This fair has the best petting zoo I have ever found, yes, better than Cummerfords! The people running it are very friendly and nice, they have several sheep and goat breeds, milking cows to pet, long horn cattle, yaks and a few exotic creatures. Chickens, ducks and turkeys wander around free. Baby chicks are hatching.
You can pay an extra dollar and go behind the curtainto meet Big John, a Belgian horse, 21 hands, 84" (a hand is 4") tall at the withers (the bony top of the shoulder we like to lean on when riding bareback). He is very sweet and comes over and bows his head for you to scratch his ears. I got to see him in the pasture early each morning, and next to the Shetlands and yak, he is a giant. You can also pay to see the little horse, also runs free every morning between the chickens and ducks in the petting zoo. And, the giant pig, a nice old fella whose name I cannot pronounce.

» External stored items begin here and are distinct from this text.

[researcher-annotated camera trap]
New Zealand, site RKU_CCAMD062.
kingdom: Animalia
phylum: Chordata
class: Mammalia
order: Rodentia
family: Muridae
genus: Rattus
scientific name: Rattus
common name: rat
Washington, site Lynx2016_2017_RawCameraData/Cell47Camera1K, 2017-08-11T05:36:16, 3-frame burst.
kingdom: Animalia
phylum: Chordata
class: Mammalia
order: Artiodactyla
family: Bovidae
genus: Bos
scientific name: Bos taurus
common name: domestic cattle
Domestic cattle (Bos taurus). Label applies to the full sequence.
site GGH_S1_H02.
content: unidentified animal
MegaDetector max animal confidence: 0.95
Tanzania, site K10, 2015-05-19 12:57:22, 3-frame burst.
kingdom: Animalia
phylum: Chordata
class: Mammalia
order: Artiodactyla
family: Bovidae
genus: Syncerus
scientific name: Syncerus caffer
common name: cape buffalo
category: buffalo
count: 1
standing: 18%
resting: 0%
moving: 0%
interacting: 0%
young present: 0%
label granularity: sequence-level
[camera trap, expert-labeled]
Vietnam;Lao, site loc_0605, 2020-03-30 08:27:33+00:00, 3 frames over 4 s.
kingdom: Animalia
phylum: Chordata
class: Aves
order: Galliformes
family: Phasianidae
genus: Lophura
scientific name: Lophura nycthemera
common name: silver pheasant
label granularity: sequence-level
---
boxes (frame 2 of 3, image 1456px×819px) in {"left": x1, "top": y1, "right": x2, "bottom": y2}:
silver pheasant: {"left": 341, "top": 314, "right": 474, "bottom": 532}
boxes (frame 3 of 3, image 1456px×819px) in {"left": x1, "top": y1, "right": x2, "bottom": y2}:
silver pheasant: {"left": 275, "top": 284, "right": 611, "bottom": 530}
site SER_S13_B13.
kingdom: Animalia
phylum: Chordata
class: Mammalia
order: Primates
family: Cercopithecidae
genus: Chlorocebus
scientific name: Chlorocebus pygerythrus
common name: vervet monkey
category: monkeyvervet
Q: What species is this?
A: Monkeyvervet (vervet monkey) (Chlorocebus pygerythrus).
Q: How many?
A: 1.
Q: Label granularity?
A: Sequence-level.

Anyway, Roger and I were set up next to the 4-H group. The youngsters had rabbits. I went over to see the rabbit races and games, where rabbits on leash and harness were taken though their paces on a course of jumps, tunnels and ramps. Some did it quite enthusiastically, some fell asleep in the tunnel. I had been talking to one of Rogers neighbors from back home and she and her daughter found out I wanted an angora rabbit. Well, she haled me over after the rabbit trials, and said Zander had two bunnies he wanted to give away. Free is always a good price. Of course I fell in love with the fuzzy bundles handed to me. With the temptation of free bunnies and a bag of food, I carried them back to my tent to show Roger.
Roger was a little skeptical about traveling with baby bunnies, but I think he is already growing to love the fuzzy bundles of joy. We got a small dog carrier, I made a skirt for the bottom so they won't scatter the wood shavings (wood shavings are part of Rogers business so I have plenty of those.
This weekend we took them on their first outing. A five hour drive up the coast of lake Superior to the small town of Grand Marais. It was hot when we left Minneapolis, so I was worried about heat stroke. I found help on the internet that says a bottle of ice in their cage helps to keep them cool in warm weather, so I think they are going to be fine traveling companions.
We let them out of their crate in the trailer a couple of times a day to do some "binking" (hopping, twisting and dancing for pure joy). They attracted lots of attention at Rogers bowl turning demo. I sat next to them in Rogers booth and wove on the tape loom and explained to the Boat Festivals guests about angora wool and weaving.